Overall, the forecasts point to a decent report, in line with further tightening in the US labor market. However, we doubt that such a report will be enough to revive any bets with regards to a Fed hike this year. At its latest meeting, the FOMC downgraded its rate path projections, scraping from its “dot plot” the 2 previously-suggested rate hikes for 2019. Officials also noted that the economic activity has slowed from its solid rate in Q4 2018, prompting market participants to turn even more pessimistic with regards to the Committee’s future actions. According to the Fed funds futures, investors now see only a 42% chance for policymakers to refrain from acting this year, while there is a 58% probability for the rates to be lower. Specifically, the likelihood for one cut is at 40%, while there is a 15% chance for two quarter-point decreases. There is even a small 3% assigned to three cuts. So, having all that in mind, a decent employment report may just allow investors to take a few of their cut bets off the table.

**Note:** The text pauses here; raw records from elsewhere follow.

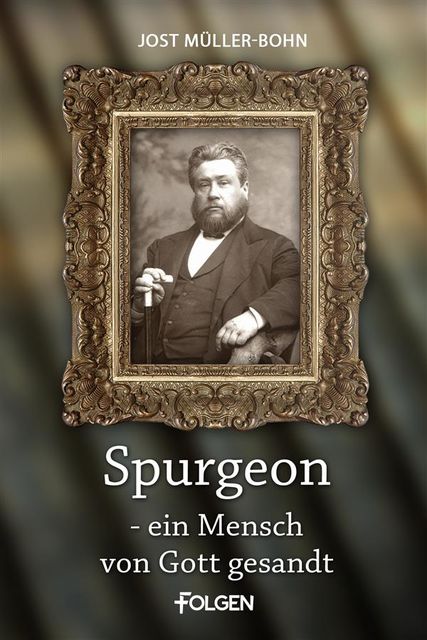 Spurgeon – Ein Mensch von Gott gesandt, Bohn, Jost Müller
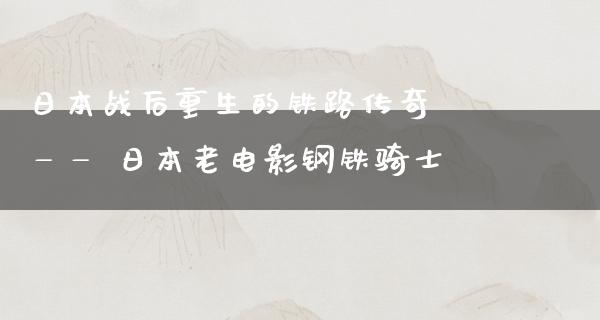 日本战后重生的铁路传奇 —— 日本老电影钢铁骑士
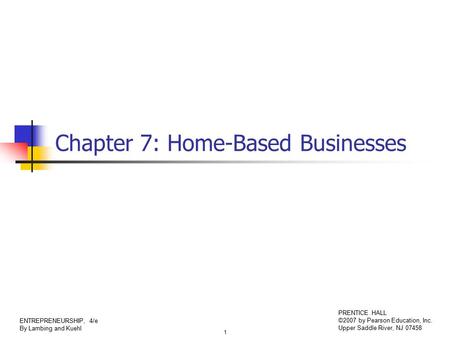 1 ENTREPRENEURSHIP, 4/e By Lambing and Kuehl PRENTICE HALL ©2007 by Pearson Education, Inc. Upper Saddle River, NJ 07458 Chapter 7: Home-Based Businesses.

We get March employment data from Canada as well. The unemployment rate is expected to have remained unchanged at 5.8%, but the employment change is forecast to show that the economy lost 10k jobs after gaining 55.9k in February. Despite the upside surprise in February’s inflation data and the better than expected GDP for January, a weak employment report could add some credence to BoC policymakers’ choice to turn dovish at their latest meeting. At that gathering, they altered their view for more rate increases over time and noted that “the outlook continues to warrant a policy interest rate that is below its neutral range”. They also highlighted the uncertainty surrounding the timing of their future actions. Thus, even if the inflation and GDP data is pleasant news for them, we still believe that they would like to see more improvement before they get confident on further rate increases again.